Reads emit triggers too — Netflix's GetCount also fires a rollup event, so an infrequently-accessed counter whose write- path trigger was lost self-heals on the next read.
last-write-timestamp drives rollup circulation. Counters whose pending events haven't been aggregated stay in circulation until they catch up, giving the rollup tier independent signal besides the in-memory trigger queue.

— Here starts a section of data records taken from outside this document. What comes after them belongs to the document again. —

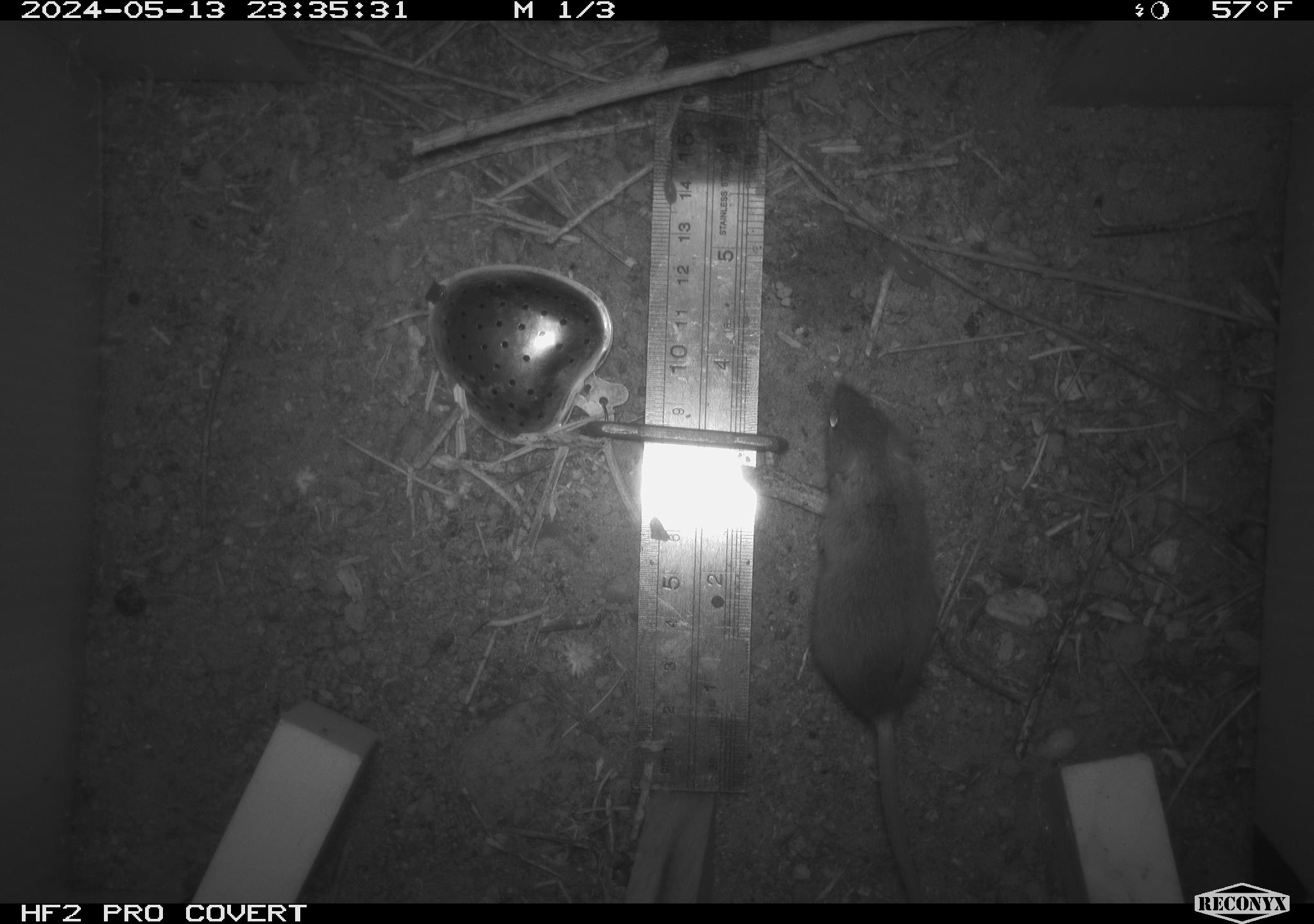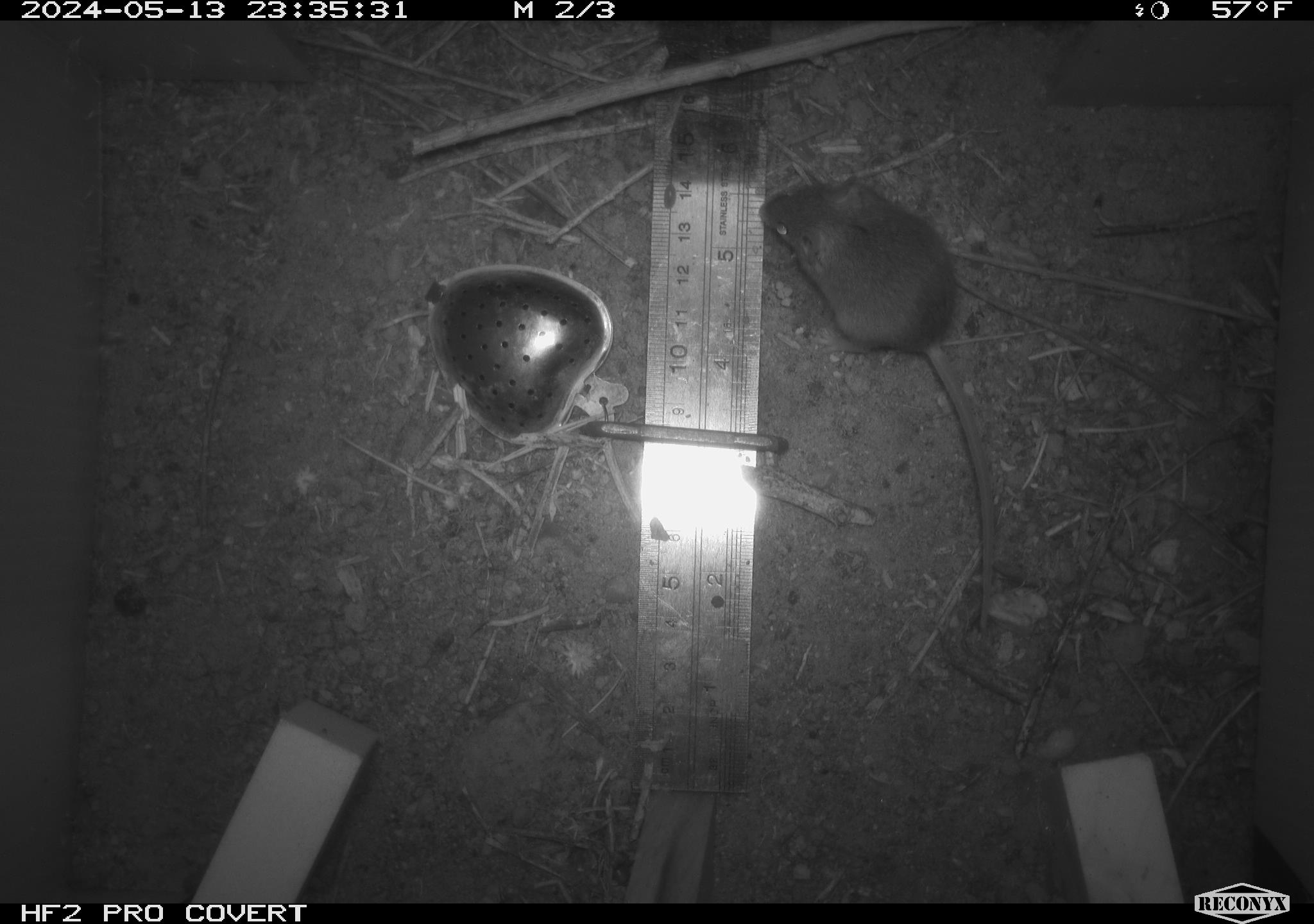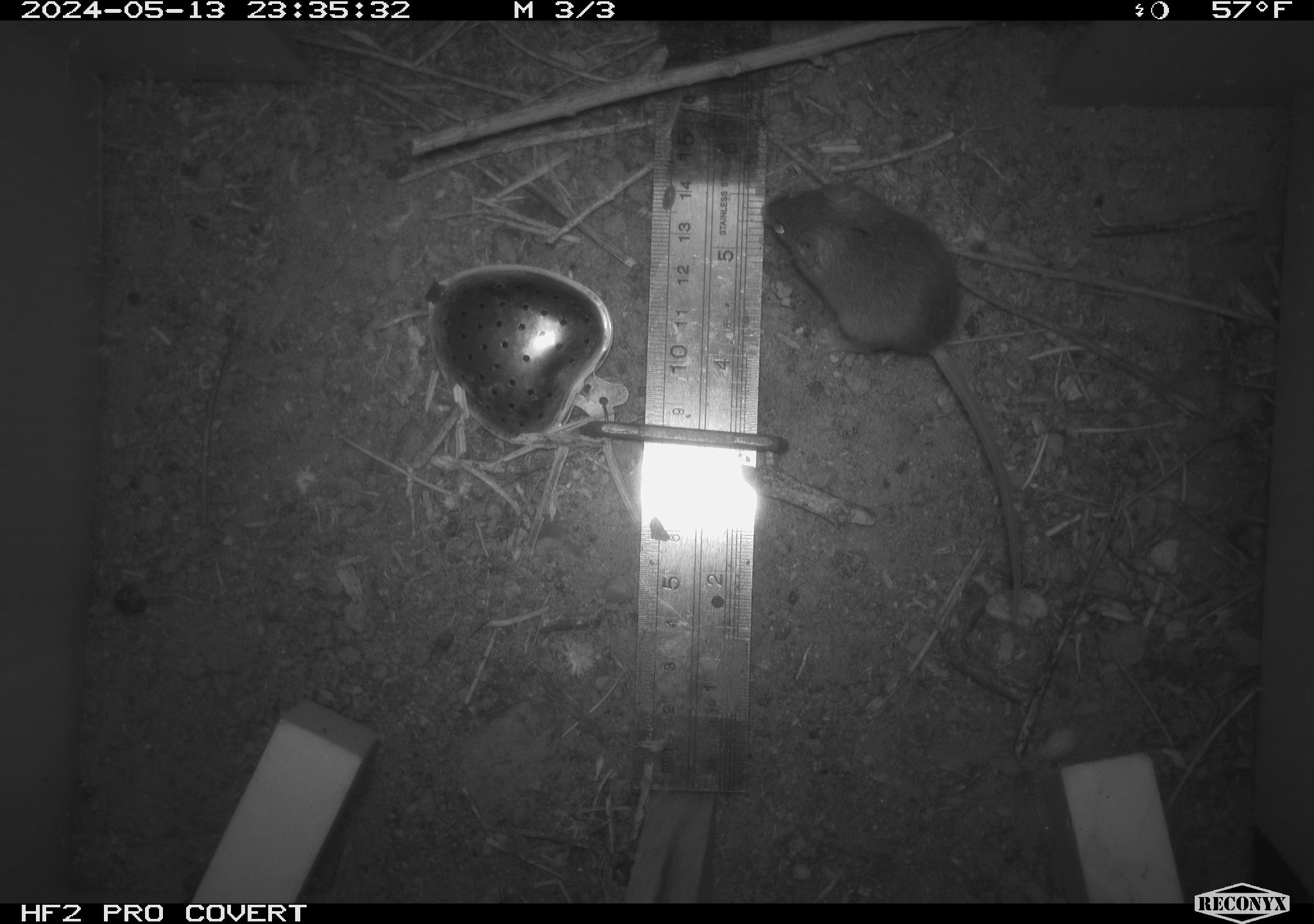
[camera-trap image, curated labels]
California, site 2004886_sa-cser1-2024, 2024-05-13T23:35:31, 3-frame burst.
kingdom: Animalia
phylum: Chordata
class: Mammalia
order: Rodentia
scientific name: Rodentia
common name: rodent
Rodent (Rodentia).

Drop rate in steady state is low because the trigger is an in-process/in-cluster delivery — but even under instance crash, the only cost is delayed aggregation. No data loss, no double- counting.

Where it can bite¶

Netflix's post names three caveats:

In-memory queues lose triggers on instance crash — first- version Counter uses simple in-memory queues "to reduce provisioning complexity, save on infrastructure costs, and make rebalancing fairly straightforward." Named as future work: durable queues + rollup handoffs.
Infrequently-accessed counters can stay stale longer, because there's no read to self-heal.
No observability of dropped triggers — fire-and-forget by definition has no ACK.

When to use¶

Event-log-based aggregation where the event store is already the durable record.
Rollup tier is sized for bursts and doesn't need strong ordering of triggers.
Bounded-staleness reads are acceptable.

When NOT to use¶

Rollup must run before the write is acknowledged (e.g. a contract requires the aggregate to reflect the new value immediately) — prefer synchronous aggregation or an in-place counter with CAS.
No independent signal (read-triggered, last-write-timestamp) exists for self-healing — you'd risk permanent staleness on dropped triggers.

Seen in¶

sources/2024-11-13-netflix-netflixs-distributed-counter-abstraction — canonical wiki instance. Post-durability rollup trigger on writes + read-triggered rollups + last-write-timestamp as independent signal.